(Questions about pictured scenes)

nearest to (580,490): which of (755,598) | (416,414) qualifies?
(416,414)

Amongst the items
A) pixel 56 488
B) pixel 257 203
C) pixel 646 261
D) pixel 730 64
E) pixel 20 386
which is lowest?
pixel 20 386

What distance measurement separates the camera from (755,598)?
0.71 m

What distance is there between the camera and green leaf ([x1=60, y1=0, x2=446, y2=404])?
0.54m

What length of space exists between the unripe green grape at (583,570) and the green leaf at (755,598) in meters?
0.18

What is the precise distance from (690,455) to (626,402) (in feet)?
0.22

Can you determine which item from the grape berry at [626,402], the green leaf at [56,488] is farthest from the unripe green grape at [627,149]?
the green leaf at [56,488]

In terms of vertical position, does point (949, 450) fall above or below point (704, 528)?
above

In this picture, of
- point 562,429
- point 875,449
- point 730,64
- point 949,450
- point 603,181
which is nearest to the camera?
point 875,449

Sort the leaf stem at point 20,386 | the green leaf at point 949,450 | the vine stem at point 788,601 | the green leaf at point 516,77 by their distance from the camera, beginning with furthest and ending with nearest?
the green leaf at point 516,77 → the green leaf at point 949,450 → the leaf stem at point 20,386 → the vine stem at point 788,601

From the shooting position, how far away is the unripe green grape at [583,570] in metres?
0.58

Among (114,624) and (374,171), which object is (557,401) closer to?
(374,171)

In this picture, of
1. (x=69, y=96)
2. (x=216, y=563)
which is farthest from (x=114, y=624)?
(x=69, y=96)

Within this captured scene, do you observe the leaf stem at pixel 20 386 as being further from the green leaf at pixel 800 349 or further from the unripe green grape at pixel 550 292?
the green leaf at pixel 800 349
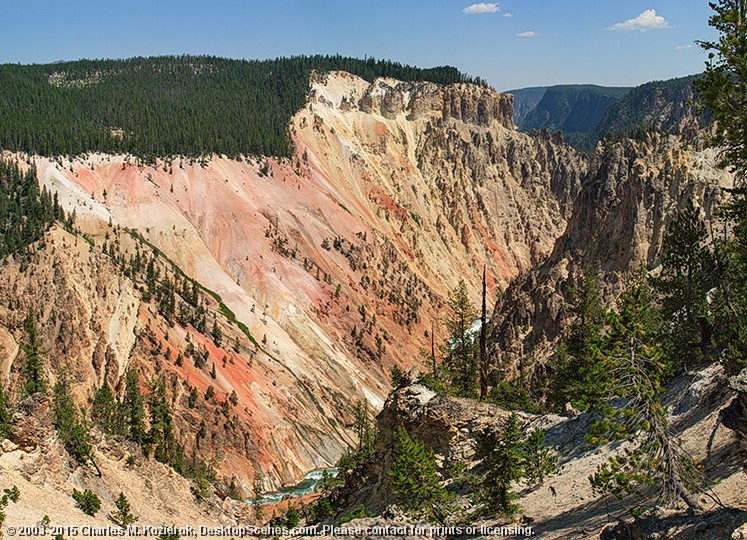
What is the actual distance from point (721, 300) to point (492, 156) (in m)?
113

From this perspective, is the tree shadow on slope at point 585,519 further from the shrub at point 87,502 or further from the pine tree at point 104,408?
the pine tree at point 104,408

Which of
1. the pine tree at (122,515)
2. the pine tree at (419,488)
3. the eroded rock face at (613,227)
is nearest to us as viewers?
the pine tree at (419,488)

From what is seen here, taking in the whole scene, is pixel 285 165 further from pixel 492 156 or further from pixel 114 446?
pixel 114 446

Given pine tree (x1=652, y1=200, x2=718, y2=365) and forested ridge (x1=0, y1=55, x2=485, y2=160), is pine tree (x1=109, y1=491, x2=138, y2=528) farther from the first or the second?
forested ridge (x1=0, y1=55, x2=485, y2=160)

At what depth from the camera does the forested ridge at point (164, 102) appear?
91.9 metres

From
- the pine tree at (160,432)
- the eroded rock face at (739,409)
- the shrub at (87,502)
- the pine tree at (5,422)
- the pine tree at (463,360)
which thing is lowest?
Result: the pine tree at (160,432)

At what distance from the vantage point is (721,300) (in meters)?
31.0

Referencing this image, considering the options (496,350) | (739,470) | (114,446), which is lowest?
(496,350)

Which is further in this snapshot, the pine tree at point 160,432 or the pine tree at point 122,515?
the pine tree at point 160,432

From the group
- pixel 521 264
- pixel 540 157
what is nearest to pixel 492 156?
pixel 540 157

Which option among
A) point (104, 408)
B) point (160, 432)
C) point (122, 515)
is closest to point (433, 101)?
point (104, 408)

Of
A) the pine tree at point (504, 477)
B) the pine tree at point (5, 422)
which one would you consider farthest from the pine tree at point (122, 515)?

EXERCISE BRIEF
Quote, word for word, every line starting at the one that contains "What is the actual" and ending with the final line of the entries.

RESPONSE TO THIS TASK
What is the actual distance from point (721, 300) to point (492, 156) (in m)?
113

From this perspective, is the tree shadow on slope at point 585,519 further from the shrub at point 87,502 or further from the pine tree at point 104,408?
the pine tree at point 104,408

Which of
1. the pine tree at (122,515)
2. the pine tree at (419,488)
3. the eroded rock face at (613,227)
is nearest to us as viewers?
the pine tree at (419,488)

From what is seen here, taking in the whole scene, is pixel 285 165 further from pixel 492 156 or further from pixel 114 446?
pixel 114 446

Given pine tree (x1=652, y1=200, x2=718, y2=365) and forested ridge (x1=0, y1=55, x2=485, y2=160), is pine tree (x1=109, y1=491, x2=138, y2=528) farther from the first or the second?
forested ridge (x1=0, y1=55, x2=485, y2=160)

At what depth from the camera does the forested ridge at point (164, 102) appear?
91.9 metres

From
- the pine tree at (160,432)
- the eroded rock face at (739,409)
- the shrub at (87,502)
- the pine tree at (5,422)
- the pine tree at (463,360)
which thing is lowest?
Result: the pine tree at (160,432)

At what distance from the vantage point is (721,300) (in meters)?
31.0

Referencing this image, considering the options (496,350) | (739,470) | (114,446), which is lowest?
(496,350)

Which is further in this snapshot, the pine tree at point 160,432 or the pine tree at point 122,515?
the pine tree at point 160,432

From the group
- pixel 521 264
- pixel 540 157
what is nearest to pixel 492 156?
pixel 540 157

Which option among
A) point (104, 408)
B) point (160, 432)
C) point (122, 515)
is closest to point (433, 101)?
point (104, 408)

Of
A) the pine tree at point (504, 477)
B) the pine tree at point (5, 422)
which one would you consider farthest from the pine tree at point (122, 515)?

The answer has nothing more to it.